Identify Data Patterns with Natural Language Processing and Machine Learning

By on

natural language processingDiscovering, extracting, and analyzing data patterns in textual data from the myriad data sources streaming into modern data-driven organizations is no easy task. Organizations must be equipped with state-of-the art techniques such as Natural Language Processing (NLP) within well-developed Artificial Intelligence (AI) and Machine Learning (ML) platforms, to reliably understand the pulse of their consumers in real time, while also controlling the data deluge that often overwhelms under-prepared organizations.

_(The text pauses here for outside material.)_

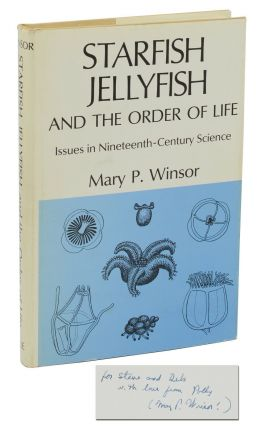 Starfish, Jellyfish, and the Order of Life: Issues in Nineteenth-Century Science. Mary P. Winsor,...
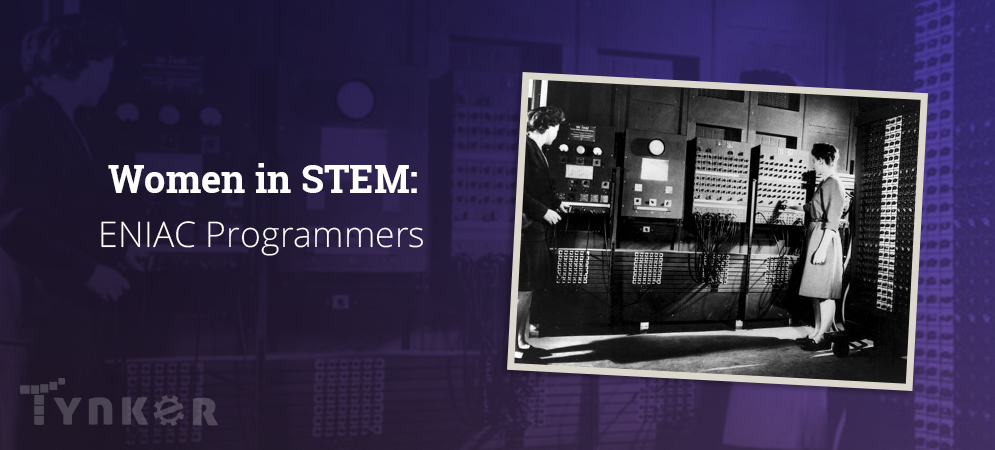 The ENIAC Programmers: 'Refrigerator Ladies' No More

The ability to derive patterns and insights from a plethora of structured and unstructured document types requires the skill to prioritize and understand which pieces of information are most important to act upon first. According to Karthikeyan Sankaran, Director of Data Science and Machine Learning at LatentView Analytics, in a recent DATAVERSITY® interview, such an skill requires organizations to have a platform that can “harness the textual data assets so they can then potentially solve interesting and profitable use cases.” With such potential in mind, said Sankaran, text Data Analytics is needed to accomplish two main objectives:

  1. A need for models and techniques to extract structure & meaning within each document.
  2. Given a content corpus, ways to tease out the relationships & concept similarities that exist within it.

This is where Natural Language Processing (NLP), as a branch of Artificial Intelligence steps in, extracting interesting patterns in textual data, using its own unique set of techniques. In the interview Sankaran elaborated about the techniques required, detailing how they apply to specific areas of an organization including brand sentiment analysis, recruitment, media and publishing, financial marketing, and call center operations.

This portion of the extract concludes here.